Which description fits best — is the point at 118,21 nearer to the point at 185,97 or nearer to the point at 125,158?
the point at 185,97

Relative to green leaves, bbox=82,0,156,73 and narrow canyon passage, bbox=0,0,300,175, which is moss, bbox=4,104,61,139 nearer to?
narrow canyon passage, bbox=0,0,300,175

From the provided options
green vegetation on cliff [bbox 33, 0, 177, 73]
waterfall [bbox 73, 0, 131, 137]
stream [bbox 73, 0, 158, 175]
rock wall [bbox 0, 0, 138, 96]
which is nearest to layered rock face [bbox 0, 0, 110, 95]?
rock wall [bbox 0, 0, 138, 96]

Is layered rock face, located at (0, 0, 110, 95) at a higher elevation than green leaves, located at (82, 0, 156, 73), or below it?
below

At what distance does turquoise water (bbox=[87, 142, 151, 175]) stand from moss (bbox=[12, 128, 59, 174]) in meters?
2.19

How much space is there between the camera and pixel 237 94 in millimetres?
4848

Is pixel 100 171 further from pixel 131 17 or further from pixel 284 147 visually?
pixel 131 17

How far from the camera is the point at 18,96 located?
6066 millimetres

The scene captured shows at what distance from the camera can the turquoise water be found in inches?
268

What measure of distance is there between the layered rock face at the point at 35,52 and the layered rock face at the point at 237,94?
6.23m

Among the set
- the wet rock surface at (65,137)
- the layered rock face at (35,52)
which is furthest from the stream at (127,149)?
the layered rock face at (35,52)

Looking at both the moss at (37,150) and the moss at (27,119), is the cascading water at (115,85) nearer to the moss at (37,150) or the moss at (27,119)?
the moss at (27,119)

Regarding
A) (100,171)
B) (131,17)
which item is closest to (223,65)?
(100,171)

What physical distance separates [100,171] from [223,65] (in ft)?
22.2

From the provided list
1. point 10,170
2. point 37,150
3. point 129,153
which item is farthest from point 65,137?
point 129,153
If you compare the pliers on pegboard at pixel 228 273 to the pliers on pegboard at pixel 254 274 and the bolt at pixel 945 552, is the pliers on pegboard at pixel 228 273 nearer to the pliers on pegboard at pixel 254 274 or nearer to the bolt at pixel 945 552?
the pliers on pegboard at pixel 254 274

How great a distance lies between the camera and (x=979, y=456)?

####

**Request:** Copy the records word for word, starting with the line that contains "Is layered rock" and continuing through the last line of the records.

**Task response:**
Is layered rock face, located at (0, 0, 110, 95) at a higher elevation than green leaves, located at (82, 0, 156, 73), or below it?
below

At what distance does turquoise water (bbox=[87, 142, 151, 175]) stand from moss (bbox=[12, 128, 59, 174]) in meters?
2.19

How much space is there between the camera and pixel 237 94 in millimetres?
4848

Is pixel 100 171 further from pixel 131 17 or further from pixel 284 147 visually?
pixel 131 17

How far from the camera is the point at 18,96 located?
6066 millimetres

The scene captured shows at what distance from the camera can the turquoise water be found in inches?
268

What measure of distance is there between the layered rock face at the point at 35,52 and the layered rock face at the point at 237,94?
6.23m

Among the set
- the wet rock surface at (65,137)
- the layered rock face at (35,52)
which is furthest from the stream at (127,149)?
the layered rock face at (35,52)

Looking at both the moss at (37,150) and the moss at (27,119), is the cascading water at (115,85) nearer to the moss at (37,150) or the moss at (27,119)?
the moss at (27,119)

Regarding
A) (100,171)
B) (131,17)
which item is closest to (223,65)?
(100,171)

What physical distance separates [100,171] from [223,65] (in ft)?
22.2

From the provided list
1. point 10,170
2. point 37,150
3. point 129,153
which item is farthest from point 65,137?
point 129,153
If you compare the pliers on pegboard at pixel 228 273 to the pliers on pegboard at pixel 254 274 and the bolt at pixel 945 552, is the pliers on pegboard at pixel 228 273 nearer to the pliers on pegboard at pixel 254 274 or nearer to the bolt at pixel 945 552?
the pliers on pegboard at pixel 254 274

How great a distance lies between the camera and (x=979, y=456)?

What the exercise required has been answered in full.